● What is required: Update the listing lines from the one containing "As seen in the pictured scene, having" down to the one containing "to consider, which", changing "straw hat" to "sun hat" and leaving everything else as it is. Return only those lines.

● The data:
------------------------
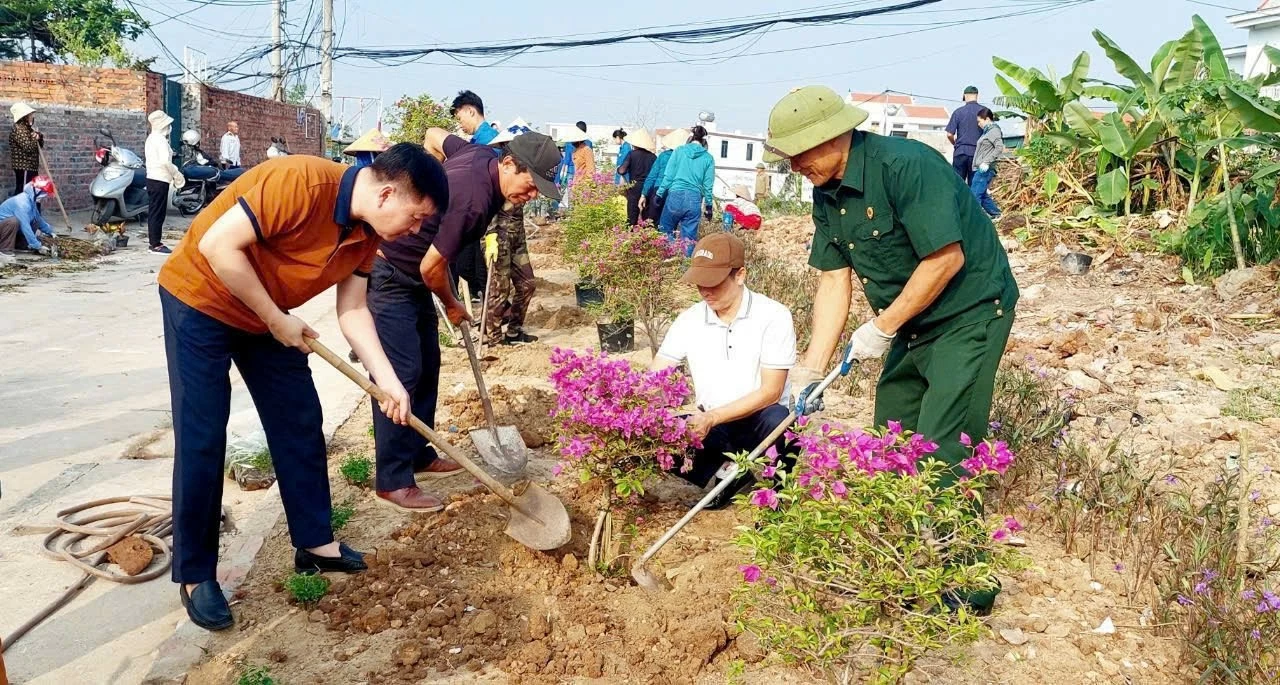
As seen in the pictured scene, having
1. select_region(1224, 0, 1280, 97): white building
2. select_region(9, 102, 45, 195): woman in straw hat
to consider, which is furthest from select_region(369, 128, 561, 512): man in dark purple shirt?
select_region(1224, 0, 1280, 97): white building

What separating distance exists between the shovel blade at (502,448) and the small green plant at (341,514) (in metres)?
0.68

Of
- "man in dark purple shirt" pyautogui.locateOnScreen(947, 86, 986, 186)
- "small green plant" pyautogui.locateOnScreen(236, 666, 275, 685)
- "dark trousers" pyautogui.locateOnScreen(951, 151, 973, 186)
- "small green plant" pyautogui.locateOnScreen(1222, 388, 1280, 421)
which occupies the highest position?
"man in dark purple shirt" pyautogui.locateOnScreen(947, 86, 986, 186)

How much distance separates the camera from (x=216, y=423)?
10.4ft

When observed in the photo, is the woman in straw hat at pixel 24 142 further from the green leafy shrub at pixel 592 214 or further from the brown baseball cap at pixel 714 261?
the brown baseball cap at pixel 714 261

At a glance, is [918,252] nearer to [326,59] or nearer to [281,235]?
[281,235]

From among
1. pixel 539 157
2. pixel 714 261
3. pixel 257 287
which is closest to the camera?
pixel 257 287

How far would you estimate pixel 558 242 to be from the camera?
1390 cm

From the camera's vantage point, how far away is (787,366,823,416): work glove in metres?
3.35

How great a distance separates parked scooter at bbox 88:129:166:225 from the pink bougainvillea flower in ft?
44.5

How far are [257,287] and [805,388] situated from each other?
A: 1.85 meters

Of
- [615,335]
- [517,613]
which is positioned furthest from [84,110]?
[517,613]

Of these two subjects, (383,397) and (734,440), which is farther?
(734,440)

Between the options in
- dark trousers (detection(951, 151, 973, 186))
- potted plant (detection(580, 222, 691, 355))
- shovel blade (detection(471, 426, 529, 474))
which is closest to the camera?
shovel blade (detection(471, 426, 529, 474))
------------------------
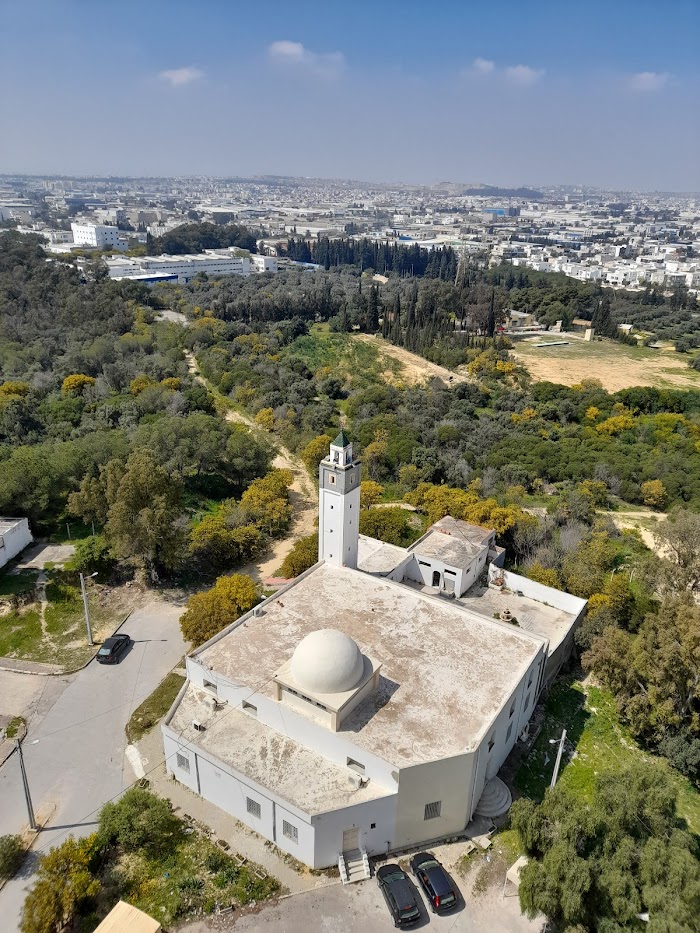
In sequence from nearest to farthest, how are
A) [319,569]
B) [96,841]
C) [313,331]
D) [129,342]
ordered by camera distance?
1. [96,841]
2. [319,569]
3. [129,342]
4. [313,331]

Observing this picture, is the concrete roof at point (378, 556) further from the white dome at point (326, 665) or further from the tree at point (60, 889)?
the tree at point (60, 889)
------------------------
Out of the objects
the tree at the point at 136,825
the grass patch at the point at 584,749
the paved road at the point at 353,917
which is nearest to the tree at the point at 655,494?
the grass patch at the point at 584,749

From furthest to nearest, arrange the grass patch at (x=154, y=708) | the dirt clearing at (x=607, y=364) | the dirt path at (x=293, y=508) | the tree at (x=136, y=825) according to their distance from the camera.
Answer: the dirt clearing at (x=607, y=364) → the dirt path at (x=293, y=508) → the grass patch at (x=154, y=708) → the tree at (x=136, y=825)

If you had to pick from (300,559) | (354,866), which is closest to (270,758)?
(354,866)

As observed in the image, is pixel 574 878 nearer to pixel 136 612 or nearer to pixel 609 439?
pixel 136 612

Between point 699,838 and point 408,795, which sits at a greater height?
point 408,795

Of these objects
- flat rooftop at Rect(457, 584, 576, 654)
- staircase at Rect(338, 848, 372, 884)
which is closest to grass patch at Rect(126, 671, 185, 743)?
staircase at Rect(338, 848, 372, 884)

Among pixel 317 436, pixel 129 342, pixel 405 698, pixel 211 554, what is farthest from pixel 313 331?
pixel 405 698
------------------------
● Answer to the problem:
As seen in the pictured scene, having
1. select_region(1224, 0, 1280, 97): white building
2. select_region(9, 102, 45, 195): woman in sun hat
to consider, which is furthest from select_region(369, 128, 561, 512): man in dark purple shirt?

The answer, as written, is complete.